One of the great zombie comedies of all time is also a nifty little look at that age-old medical thriller truism about “Man Playing God.” Herbert West (a terrific Jeffrey Combs) has discovered a serum which can bring the dead back to life. Naturally, an aging rival (David Gale) wants the formula for himself. In between, an entire morgue filled with corpses returns to raise hell, while a fetching female student (Barbara Crampton) becomes the victim of some highly unwanted undead sexual advances.
Dr. Robin Cook (yes, an actual doctor) was eager to try his hand at writing. When his first novel failed, he came up with the idea of using his medical training as the basis for a harrowing whodunit. Thus began the path from bestseller to blockbuster, as another member of the profession (Dr.

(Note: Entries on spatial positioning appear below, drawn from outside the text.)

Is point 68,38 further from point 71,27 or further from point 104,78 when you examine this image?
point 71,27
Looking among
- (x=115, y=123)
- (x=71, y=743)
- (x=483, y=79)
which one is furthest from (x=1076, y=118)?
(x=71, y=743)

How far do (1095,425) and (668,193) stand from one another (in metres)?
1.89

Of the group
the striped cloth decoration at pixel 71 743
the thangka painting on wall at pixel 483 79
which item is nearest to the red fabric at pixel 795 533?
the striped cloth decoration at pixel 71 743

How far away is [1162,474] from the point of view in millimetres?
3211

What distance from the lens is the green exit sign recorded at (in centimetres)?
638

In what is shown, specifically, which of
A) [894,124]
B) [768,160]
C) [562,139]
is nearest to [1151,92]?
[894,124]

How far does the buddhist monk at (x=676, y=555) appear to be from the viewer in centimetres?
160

Michael Crichton) turned the book into a major motion picture. The story revolves around a young intern who discovers a pattern among some recent patients. What she finds forms the foundation for its own genre trope.
After winning the Oscar for the haunted romance Ghost, studios were eager for the next script from writer Bruce Joel Rubin. What they got was a weird, hallucinatory trip into the mind of a lost Vietnam vet (Tim Robbins) who may have left the best part of himself on the battlefield, so to speak. Referencing both Post-Traumatic Stress Disorder and the U.S. Army’s experiments with LSD, the narrative twists and turns until we aren’t sure what’s real and what’s not. And then things get even creepier.
No, we’re not talking about the Billy Idol song. This is the 1960 French film that was considered so scandalous at the time that it had to pass through several censorship tests just to be released in Europe. A surgeon, responsible for disfiguring his daughter in a car accident, is now convinced he can bring back her beauty via skin grafts. Naturally, he has to kidnap and kill those who will “donate” to the cause. Subtle and lacking gore, the results are unsettling.
Just because it doesn’t involve operations or disease doesn’t mean an asylum can’t be considered for the medical thriller arena. After all, many of the treatments used in the pre-enlightened world of mental health are as barbaric and physiologically frightening as turn of the century technology could be. In this case, a war vet (Leonardo DiCaprio) has come to the title facility to track down a missing person. It is only later that his link to the spooky sanitarium is revealed, and it’s horrifying indeed.
While technically made for television (Danish television that is), Lars Von Trier’s haunted hospital epic is one of the creepiest thrillers ever. Its first four episodes were edited into a five hour film for international distribution, but either version offers up the infamous director’s then Dogme ’95 leanings while co-helmer Morten Arnfred adds his own unique touches. From black market activities to the nightly arrival of a ghostly ambulance, it’s the kind of experience that crawls under your skin — and then slowly begins to rot and decay.